TSXor
TSXor copied to clipboard
TSXor: A Simple Time Series Compression Algorithm
TSXor: A Simple Time Series Compression Algorithm
Developed @ ISTI CNR - HPC Lab (Pisa)
Full paper here
Code
- Introduction
- How it works
- Building the code
- Input data format
- Run
- Benchmarks
- Authors
- Notes
Introduction
TSXor, a simple yet effective encoder/decoder for time series that achieves high compression ratios and fast decompression speed. TSXor exploits the redundancy/similarity between close-in-time values through a window that acts as a cache.
How it works
Window
TSXor compares each vn value with its preceding W ≤ 127 values, logically corresponding to the values seen in the time range [tn−W , tn−1]. The goal is to compress vn relative to this “window” containing the previous W values. We distinguish between 3 cases, namely Reference, XOR, and Exception.
Reference
If vn is equal to a value in the window, just output its position p in the window.
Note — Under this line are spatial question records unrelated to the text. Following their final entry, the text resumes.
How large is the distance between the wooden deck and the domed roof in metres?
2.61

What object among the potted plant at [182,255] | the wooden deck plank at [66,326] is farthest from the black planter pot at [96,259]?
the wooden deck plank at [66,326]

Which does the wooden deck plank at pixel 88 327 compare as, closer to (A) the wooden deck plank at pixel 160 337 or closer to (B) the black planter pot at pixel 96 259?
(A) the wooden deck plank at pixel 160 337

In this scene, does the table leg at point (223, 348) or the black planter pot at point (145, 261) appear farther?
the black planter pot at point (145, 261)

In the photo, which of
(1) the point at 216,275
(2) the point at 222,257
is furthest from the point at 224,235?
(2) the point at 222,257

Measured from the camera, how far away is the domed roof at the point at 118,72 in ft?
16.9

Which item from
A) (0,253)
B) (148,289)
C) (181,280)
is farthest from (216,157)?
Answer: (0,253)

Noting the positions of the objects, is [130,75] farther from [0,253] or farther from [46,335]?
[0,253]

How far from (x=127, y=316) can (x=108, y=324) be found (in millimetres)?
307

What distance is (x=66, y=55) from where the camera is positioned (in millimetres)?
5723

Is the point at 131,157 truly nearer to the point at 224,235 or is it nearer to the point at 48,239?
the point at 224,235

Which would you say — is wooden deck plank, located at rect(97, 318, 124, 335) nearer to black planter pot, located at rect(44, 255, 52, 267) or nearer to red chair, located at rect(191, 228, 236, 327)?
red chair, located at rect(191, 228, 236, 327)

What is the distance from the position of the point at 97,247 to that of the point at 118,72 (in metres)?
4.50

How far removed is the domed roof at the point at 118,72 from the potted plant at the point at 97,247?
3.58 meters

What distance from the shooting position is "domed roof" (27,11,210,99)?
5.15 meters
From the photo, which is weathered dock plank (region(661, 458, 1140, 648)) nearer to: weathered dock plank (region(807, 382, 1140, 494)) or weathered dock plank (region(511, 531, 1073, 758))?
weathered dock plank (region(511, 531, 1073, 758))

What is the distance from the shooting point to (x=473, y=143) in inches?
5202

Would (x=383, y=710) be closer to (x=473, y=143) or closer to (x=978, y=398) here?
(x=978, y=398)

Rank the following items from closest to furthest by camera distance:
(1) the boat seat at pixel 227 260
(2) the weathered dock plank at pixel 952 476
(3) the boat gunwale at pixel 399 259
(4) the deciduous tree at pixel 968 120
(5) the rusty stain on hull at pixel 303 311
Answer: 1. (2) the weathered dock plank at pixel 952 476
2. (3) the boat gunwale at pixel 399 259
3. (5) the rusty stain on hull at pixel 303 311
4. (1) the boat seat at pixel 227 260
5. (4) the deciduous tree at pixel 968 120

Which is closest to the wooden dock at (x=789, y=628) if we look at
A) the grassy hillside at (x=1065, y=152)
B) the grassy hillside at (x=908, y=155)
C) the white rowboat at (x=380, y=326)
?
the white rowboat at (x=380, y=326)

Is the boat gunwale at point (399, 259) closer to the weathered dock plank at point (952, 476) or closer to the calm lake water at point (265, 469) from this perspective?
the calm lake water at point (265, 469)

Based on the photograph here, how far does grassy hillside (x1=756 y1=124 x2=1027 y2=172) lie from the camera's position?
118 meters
Since the window contains at most 127 values, 1 byte suffices to write the position with the most significant bit always equal to 0.
If the window does not contain vn, then we search for the value u in the window such that x = vn ⨁ u has the largest number of leading (LZ) and trailing (TZ) zeros bytes. Let p be the position of u in the window. We first write p + 128 using 1 byte. In this case the most significant bit will always be 1 because of sum, which allows us to distinguish this case from the Reference case.
XOR
If LZ +TZ ≥ 2, we output a byte where 4 bits are dedicated to TZ and the other 4 bits to the length (in bytes) of the segment of x between the leading and trailing zero bytes. We then write such middle bytes.
Exception
We output an exception code, i.e., the value 255 using 1 byte, followed by the plain double-precision representation of vn using 8 bytes.
Builiding the code
The code has been tested both on Linux and MacOS.
No dependencies are needed.
Just clone this repo and execute:
make all
Input data format
The algorithm can process any .csv
file containing numbers only.
You need first to convert the .csv
into a .bin
file using the csv_to_bin
utility as follows:
cd util
./csv_to_bin.o path/to/MY_DATASET.csv
Please note: the first column will be interpreted as the timestamp, the rest will be interpreted as values.
Run
Compression
To run a compression test of a .bin
file, execute the following commands:
cd test
./compression.o path/to/MY_DATASET.bin
This will produce a file called compressed_data.tsx
Decompression
To decompress the file compressed_data.tsx
, run the command:
./decompression.o
Benchmarks
The following tables show the comparison between TSXor with respect to Gorilla by Facebook and FPC by Burtscher and Ratanaworabhan. The experiments were run on an Ubuntu 18.04 machine with Intel i7-7700 CPU @ 3.60GHz.
Compression Speeds (MB/s)
FPC | Gorilla | TSXor | |
---|---|---|---|
AMPds2 | 339,28 | 703,72 | 66,59 |
Bar Crawl | 423,71 | 466,49 | 28,74 |
Max-Planck | 313,40 | 870,58 | 51,74 |
Kinect | 166,28 | 696,10 | 17,14 |
Oxford-Man | 170,27 | 630,33 | 15,43 |
PAMAP | 181,59 | 521,41 | 45,05 |
UCI Gas Sensor Array | 286,94 | 654,32 | 21,93 |
Decompression Speeds (MB/s)
FPC | Gorilla | TSXor | |
---|---|---|---|
AMPds2 | 411,29 | 666,52 | 1173,65 |
Bar Crawl | 436,12 | 447,42 | 709,68 |
Max-Planck | 355,30 | 858,68 | 1057,00 |
Kinect | 287,18 | 635,74 | 665,47 |
Oxford-Man | 221,80 | 573,67 | 604,54 |
PAMAP | 223,86 | 487,41 | 949,28 |
UCI Gas Sensor Array | 454,91 | 578,41 | 642,40 |
Compression Ratios
FPC | Gorilla | TSXor | |
---|---|---|---|
AMPds2 | 1,10x | 2,03x | 6,39x |
Bar Crawl | 1,20x | 1,44x | 2,36x |
Max-Planck | 1,06x | 2,97x | 4,84x |
Kinect | 1,09x | 1,41x | 1,37x |
Oxford-Man | 1,06x | 1,28x | 1,30x |
PAMAP | 1,01x | 1,38x | 4,85x |
UCI Gas Sensor Array | 1,19x | 1,23x | 3,50x |
Authors
Notes
This is a beta version. Use it at your own risk.